▸ **Task prompt**
With the line containing "United States, site archbold_FL-01." as the first and the final line of the entries as the last, repeat exactly the lines in that span, including both.

┄┄┄┄┄┄

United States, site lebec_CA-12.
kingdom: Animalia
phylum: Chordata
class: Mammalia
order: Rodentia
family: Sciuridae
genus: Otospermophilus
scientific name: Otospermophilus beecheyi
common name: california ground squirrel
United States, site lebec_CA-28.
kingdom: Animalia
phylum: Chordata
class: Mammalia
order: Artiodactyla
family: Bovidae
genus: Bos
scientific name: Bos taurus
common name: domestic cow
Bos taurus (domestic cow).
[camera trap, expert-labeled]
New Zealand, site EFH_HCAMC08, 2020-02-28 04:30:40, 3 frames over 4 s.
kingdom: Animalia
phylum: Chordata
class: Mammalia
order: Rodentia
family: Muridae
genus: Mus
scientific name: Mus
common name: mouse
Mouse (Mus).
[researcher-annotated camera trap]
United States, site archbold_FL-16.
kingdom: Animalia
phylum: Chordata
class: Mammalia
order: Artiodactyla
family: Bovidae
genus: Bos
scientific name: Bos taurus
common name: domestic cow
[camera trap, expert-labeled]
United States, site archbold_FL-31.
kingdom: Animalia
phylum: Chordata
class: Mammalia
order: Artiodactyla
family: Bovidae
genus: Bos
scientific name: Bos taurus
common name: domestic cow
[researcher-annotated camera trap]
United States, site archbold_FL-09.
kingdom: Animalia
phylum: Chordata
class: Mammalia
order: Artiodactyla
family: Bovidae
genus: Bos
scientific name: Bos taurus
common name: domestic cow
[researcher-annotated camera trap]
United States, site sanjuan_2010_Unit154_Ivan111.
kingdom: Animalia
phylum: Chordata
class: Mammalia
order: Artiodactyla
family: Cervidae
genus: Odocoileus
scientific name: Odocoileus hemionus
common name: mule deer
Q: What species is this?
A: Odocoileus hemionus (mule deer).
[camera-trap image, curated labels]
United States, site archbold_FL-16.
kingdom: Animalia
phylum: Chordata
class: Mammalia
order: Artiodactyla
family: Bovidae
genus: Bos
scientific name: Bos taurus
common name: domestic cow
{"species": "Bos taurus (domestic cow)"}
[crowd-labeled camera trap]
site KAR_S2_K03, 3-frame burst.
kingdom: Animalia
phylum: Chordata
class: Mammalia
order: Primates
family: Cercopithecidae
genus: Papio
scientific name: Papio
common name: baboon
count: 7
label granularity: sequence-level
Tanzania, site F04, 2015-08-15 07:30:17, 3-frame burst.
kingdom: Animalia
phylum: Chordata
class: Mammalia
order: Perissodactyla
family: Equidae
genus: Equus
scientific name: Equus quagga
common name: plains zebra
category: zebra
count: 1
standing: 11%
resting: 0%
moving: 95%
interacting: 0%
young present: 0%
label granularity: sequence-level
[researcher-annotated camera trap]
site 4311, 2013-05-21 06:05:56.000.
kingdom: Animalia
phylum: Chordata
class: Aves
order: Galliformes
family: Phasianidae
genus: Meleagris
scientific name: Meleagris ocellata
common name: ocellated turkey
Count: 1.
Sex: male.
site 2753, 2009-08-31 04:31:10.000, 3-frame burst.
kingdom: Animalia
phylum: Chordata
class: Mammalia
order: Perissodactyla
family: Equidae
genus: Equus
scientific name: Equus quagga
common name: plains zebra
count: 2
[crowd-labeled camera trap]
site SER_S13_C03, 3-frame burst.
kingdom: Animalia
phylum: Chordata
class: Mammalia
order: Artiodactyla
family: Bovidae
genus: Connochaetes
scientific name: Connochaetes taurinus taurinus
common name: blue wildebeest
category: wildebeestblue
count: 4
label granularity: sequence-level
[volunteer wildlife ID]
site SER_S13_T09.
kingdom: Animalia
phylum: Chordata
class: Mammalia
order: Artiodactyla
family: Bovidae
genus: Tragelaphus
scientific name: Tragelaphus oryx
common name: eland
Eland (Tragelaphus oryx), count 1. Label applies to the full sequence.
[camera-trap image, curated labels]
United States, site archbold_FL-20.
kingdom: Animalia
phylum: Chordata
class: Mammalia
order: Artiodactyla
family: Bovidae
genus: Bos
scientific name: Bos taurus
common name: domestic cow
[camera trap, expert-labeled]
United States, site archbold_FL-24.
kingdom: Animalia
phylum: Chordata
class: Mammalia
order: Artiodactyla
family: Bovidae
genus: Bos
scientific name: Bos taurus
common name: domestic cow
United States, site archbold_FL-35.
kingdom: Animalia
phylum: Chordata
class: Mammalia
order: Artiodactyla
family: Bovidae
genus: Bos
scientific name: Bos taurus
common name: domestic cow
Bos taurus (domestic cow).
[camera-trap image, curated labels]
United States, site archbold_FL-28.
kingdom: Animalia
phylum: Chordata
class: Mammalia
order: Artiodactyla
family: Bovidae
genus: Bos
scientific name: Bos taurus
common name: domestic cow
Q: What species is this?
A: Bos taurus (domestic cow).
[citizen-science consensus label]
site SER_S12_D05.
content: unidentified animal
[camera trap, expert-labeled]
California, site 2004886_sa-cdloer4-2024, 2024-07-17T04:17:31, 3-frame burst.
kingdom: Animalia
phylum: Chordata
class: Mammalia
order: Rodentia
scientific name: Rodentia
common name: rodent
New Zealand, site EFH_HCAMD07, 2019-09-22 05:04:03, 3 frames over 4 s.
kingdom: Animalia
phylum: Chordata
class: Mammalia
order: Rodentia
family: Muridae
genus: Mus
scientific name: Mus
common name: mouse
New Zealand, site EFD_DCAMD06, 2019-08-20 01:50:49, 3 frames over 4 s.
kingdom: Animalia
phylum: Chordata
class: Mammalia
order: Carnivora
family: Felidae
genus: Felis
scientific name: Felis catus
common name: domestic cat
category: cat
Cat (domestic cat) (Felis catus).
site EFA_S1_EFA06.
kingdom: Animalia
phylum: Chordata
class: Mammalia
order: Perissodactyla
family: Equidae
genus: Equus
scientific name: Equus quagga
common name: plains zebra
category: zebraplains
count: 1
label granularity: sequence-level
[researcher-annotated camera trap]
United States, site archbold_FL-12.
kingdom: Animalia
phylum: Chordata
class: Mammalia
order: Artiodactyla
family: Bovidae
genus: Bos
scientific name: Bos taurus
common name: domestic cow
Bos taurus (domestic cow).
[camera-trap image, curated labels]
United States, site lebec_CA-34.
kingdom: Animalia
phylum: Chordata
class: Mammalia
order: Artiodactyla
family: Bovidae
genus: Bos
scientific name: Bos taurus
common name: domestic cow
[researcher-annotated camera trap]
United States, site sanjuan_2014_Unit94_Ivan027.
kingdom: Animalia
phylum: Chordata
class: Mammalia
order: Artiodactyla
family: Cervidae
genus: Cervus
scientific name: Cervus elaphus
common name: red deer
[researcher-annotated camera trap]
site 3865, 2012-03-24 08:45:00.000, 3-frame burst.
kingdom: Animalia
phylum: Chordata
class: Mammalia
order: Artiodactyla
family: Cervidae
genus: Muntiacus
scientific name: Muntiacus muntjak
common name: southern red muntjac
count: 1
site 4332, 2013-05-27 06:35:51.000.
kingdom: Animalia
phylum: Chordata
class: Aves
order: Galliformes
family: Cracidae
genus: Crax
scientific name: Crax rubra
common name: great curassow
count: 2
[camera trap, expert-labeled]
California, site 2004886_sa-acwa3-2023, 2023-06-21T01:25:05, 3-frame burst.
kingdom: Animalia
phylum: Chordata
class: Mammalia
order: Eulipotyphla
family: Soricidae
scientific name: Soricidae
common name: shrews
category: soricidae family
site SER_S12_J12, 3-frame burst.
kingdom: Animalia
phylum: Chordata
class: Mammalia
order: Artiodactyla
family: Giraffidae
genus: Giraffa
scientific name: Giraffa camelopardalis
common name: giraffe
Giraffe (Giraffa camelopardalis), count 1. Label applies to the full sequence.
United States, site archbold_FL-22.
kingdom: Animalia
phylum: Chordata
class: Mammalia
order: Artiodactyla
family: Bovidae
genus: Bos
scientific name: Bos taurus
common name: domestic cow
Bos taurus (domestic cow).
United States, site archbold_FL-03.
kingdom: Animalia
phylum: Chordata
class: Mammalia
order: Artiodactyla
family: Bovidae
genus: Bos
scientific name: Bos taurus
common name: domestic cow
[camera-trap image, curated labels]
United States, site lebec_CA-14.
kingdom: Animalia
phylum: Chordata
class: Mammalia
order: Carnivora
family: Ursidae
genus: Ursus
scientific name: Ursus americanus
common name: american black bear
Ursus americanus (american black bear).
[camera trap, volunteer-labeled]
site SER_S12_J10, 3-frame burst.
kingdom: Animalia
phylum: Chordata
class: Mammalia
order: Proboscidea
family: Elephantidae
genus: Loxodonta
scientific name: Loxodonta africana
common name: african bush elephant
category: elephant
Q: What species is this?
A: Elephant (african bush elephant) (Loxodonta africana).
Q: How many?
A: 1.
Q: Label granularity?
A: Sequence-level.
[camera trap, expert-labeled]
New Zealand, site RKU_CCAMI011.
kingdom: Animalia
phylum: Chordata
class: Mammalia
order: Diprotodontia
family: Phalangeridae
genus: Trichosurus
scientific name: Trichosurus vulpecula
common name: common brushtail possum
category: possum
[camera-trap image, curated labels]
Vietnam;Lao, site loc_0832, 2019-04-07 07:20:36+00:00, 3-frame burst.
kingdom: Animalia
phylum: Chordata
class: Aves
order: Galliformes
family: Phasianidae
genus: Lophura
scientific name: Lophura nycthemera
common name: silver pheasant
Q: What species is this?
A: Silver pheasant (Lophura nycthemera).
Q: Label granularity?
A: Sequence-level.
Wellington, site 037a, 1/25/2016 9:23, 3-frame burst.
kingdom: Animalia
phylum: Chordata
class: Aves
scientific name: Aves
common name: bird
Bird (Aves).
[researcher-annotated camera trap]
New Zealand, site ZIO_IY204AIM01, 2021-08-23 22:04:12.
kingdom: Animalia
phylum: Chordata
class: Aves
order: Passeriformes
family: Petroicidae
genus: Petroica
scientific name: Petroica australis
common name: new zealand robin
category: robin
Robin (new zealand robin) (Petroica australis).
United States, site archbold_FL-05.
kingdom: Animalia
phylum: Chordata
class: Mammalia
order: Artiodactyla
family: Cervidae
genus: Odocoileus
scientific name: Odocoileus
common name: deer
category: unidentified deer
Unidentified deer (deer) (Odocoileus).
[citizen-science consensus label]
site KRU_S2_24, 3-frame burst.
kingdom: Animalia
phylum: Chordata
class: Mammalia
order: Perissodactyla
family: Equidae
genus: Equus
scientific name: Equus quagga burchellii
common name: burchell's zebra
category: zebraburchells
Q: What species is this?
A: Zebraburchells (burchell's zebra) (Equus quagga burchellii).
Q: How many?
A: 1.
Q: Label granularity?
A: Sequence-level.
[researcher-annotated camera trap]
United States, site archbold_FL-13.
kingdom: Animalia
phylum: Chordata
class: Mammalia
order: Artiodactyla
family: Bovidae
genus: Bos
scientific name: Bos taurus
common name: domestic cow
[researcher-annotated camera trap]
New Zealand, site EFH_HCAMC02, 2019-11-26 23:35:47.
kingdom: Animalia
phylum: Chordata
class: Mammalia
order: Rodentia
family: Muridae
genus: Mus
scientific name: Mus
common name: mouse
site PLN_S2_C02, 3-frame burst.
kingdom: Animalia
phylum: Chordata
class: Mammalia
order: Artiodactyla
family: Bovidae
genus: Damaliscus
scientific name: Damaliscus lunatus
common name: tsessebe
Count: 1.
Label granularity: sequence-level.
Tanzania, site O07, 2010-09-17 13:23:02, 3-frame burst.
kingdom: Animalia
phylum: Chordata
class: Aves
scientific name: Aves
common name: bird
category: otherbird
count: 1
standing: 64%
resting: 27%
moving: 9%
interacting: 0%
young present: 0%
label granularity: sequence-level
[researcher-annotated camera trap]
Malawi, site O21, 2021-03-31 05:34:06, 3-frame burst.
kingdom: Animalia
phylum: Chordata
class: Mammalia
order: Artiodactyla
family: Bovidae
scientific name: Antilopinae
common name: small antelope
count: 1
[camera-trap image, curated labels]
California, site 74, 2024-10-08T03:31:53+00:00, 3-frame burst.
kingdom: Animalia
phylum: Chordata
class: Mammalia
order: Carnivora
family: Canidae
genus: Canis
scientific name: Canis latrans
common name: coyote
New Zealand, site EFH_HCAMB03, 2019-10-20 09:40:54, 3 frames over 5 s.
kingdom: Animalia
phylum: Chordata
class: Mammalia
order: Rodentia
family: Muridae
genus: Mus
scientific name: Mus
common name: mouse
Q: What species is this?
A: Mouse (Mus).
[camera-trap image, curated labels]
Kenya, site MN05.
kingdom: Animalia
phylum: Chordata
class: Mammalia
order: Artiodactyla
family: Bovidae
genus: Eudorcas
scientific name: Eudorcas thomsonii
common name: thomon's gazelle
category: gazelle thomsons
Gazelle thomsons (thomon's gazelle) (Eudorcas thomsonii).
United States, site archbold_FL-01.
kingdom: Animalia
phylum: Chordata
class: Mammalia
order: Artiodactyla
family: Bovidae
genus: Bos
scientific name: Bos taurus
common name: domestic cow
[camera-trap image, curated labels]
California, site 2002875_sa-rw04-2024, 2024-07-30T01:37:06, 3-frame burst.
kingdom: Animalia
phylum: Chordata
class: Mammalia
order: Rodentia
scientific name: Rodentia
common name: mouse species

┄┄┄┄┄┄

▸ **Answer section**
United States, site archbold_FL-01.
kingdom: Animalia
phylum: Chordata
class: Mammalia
order: Artiodactyla
family: Bovidae
genus: Bos
scientific name: Bos taurus
common name: domestic cow
[camera-trap image, curated labels]
California, site 2002875_sa-rw04-2024, 2024-07-30T01:37:06, 3-frame burst.
kingdom: Animalia
phylum: Chordata
class: Mammalia
order: Rodentia
scientific name: Rodentia
common name: mouse species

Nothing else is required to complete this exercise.